Almudena vivía más allá de “el Cerro”, y era conocida porque siempre se había ganado la vida de aquí para allá, vendiendo turrones -o lo que fuera-, en una furgoneta.
Lola y Vicenta tenían que atravesar el arrabal casi por completo.
Conforme iban subiendo, el barrio con sus casas y sus gentes aparecían más deteriorados. Había tramos de calle sin asfaltar y mucha basura por todas partes. A pesar de la escasa distancia con su casa, Lola no recuerda haberse adentrado nunca por esos lugares, y conforme avanzaba la acompañaba una constante sensación de inseguridad. Al doblar una esquina Lola se sobresaltó; casi choca con un hombre que parecía joven, estaba excesivamente delgado y sucio. Olía mal. El hombre continuó andando y Lola se volvió para verlo alejarse despacio, ausente de la vida y manteniéndose erguido únicamente por la ley de la gravedad.
Entonces vio a otro hombre de las mismas características. Volvió su mirada hacia adelante y casi tropieza con otra persona. Esta vez era una mujer. Lola serenó un poco el paso para digerir lo que estaba viendo; esas personas de repente salían como fantasmas de rincones ocultos.
Entonces vio la furgoneta a donde se dirigían.
– ¿Qué pasa, a dónde van? -preguntó Lola, entre alarmada y sorprendida.
– Es una asociación creo, reparten jeringuillas a los yonquis para que no se contagien de sida. Creo que también les dan un bocata y metadona, algo de eso he oído…
– ¡Aah!, -dijo Lola cavilando con la cabeza baja.
Cuando llegaron a la manzana donde vivía Almudena, Lola no daba crédito.

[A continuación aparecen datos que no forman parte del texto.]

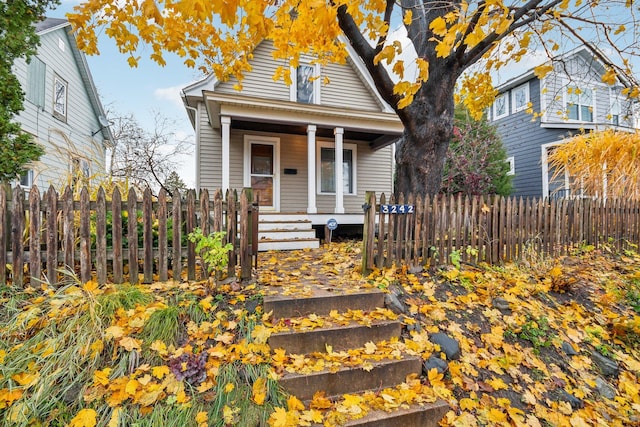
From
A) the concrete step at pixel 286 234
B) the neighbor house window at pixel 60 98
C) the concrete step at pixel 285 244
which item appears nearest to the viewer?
the concrete step at pixel 285 244

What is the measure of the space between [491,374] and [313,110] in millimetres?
6975

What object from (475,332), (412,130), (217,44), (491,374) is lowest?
(491,374)

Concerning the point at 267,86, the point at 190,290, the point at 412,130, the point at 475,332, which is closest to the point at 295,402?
the point at 190,290

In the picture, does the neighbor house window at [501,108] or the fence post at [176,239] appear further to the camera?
the neighbor house window at [501,108]

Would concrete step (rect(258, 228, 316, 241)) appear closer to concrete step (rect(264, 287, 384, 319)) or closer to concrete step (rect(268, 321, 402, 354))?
concrete step (rect(264, 287, 384, 319))

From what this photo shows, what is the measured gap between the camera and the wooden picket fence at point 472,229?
169 inches

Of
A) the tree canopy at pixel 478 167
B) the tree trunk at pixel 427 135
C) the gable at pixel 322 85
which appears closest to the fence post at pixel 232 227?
the tree trunk at pixel 427 135

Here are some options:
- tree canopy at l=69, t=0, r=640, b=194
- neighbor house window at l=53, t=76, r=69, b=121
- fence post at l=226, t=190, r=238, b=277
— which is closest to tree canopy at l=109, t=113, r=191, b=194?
neighbor house window at l=53, t=76, r=69, b=121

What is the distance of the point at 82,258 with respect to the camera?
10.5ft

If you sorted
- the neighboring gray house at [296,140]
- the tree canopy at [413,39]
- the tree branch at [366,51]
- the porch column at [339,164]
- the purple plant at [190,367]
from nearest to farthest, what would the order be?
the purple plant at [190,367] → the tree canopy at [413,39] → the tree branch at [366,51] → the neighboring gray house at [296,140] → the porch column at [339,164]

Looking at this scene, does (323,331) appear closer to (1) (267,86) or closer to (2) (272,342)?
(2) (272,342)

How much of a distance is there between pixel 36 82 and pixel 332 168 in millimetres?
9766

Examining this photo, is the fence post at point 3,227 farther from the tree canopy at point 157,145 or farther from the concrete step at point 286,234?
the tree canopy at point 157,145

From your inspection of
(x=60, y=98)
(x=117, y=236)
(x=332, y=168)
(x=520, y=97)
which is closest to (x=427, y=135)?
(x=117, y=236)
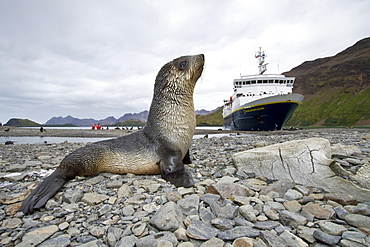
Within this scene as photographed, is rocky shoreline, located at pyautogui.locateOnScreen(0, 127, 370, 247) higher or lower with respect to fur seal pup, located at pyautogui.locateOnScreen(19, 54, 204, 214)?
lower

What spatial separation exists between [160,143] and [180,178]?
96cm

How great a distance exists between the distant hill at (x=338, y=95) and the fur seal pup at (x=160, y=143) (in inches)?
3266

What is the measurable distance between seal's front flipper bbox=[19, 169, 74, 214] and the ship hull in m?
19.4

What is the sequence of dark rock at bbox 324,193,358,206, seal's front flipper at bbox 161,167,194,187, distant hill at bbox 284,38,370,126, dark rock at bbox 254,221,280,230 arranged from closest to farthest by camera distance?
dark rock at bbox 254,221,280,230 < dark rock at bbox 324,193,358,206 < seal's front flipper at bbox 161,167,194,187 < distant hill at bbox 284,38,370,126

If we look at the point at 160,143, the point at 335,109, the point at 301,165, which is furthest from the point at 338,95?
the point at 160,143

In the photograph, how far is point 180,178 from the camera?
2861 mm

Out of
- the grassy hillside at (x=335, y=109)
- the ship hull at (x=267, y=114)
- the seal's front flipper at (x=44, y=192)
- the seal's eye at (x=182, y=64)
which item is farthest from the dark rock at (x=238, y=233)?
the grassy hillside at (x=335, y=109)

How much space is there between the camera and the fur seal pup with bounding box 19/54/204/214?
10.6ft

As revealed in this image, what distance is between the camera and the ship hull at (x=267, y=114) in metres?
18.8

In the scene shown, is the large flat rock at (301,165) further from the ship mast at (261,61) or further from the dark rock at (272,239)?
the ship mast at (261,61)

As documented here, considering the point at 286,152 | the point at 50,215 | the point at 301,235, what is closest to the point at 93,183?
the point at 50,215

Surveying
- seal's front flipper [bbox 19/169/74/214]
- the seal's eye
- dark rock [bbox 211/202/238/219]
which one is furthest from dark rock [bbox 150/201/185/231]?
the seal's eye

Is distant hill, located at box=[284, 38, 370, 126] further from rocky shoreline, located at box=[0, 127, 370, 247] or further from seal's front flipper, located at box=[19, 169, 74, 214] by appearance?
seal's front flipper, located at box=[19, 169, 74, 214]

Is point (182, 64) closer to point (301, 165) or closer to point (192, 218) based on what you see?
point (301, 165)
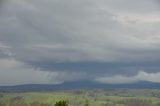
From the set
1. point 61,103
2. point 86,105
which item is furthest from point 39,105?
point 61,103

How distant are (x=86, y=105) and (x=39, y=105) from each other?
435 feet

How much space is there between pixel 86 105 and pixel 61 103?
470 inches

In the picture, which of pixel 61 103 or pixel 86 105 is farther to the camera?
pixel 86 105

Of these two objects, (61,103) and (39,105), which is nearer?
(61,103)

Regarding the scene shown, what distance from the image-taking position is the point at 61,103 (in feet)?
133

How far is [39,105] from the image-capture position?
18162 centimetres

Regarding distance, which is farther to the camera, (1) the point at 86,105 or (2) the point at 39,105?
(2) the point at 39,105

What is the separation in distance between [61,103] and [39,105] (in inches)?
5656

Los porteros automáticos de los portales estaban arrancados de cuajo. Había basura y porquería por los rincones, tabiques pintados con spray, y esquinas donde el blanco de las paredes estaba de color negro como de haber ardido. Miraba para todas partes alerta, pero no conseguía ver nada que pudiera alterar la calma que se respiraba a esas horas de la mañana.
Capítulo 33
El portal de Almudena, parecía que se había librado de la barbarie. Los porterillos estaban en su sitio; pero no funcionaban.
Después de estar un rato esperando sin resultado que alguien saliera para poder entrar, decidieron dar voces. Al decir el nombre de Almudena, apareció su marido por una ventana y les tiró unas llaves. Abrieron y subieron. Y cuando llegaron arriba se cruzaron con el hombre que bajaba, y que les respondió al saludo con un sonido y un movimiento de cara.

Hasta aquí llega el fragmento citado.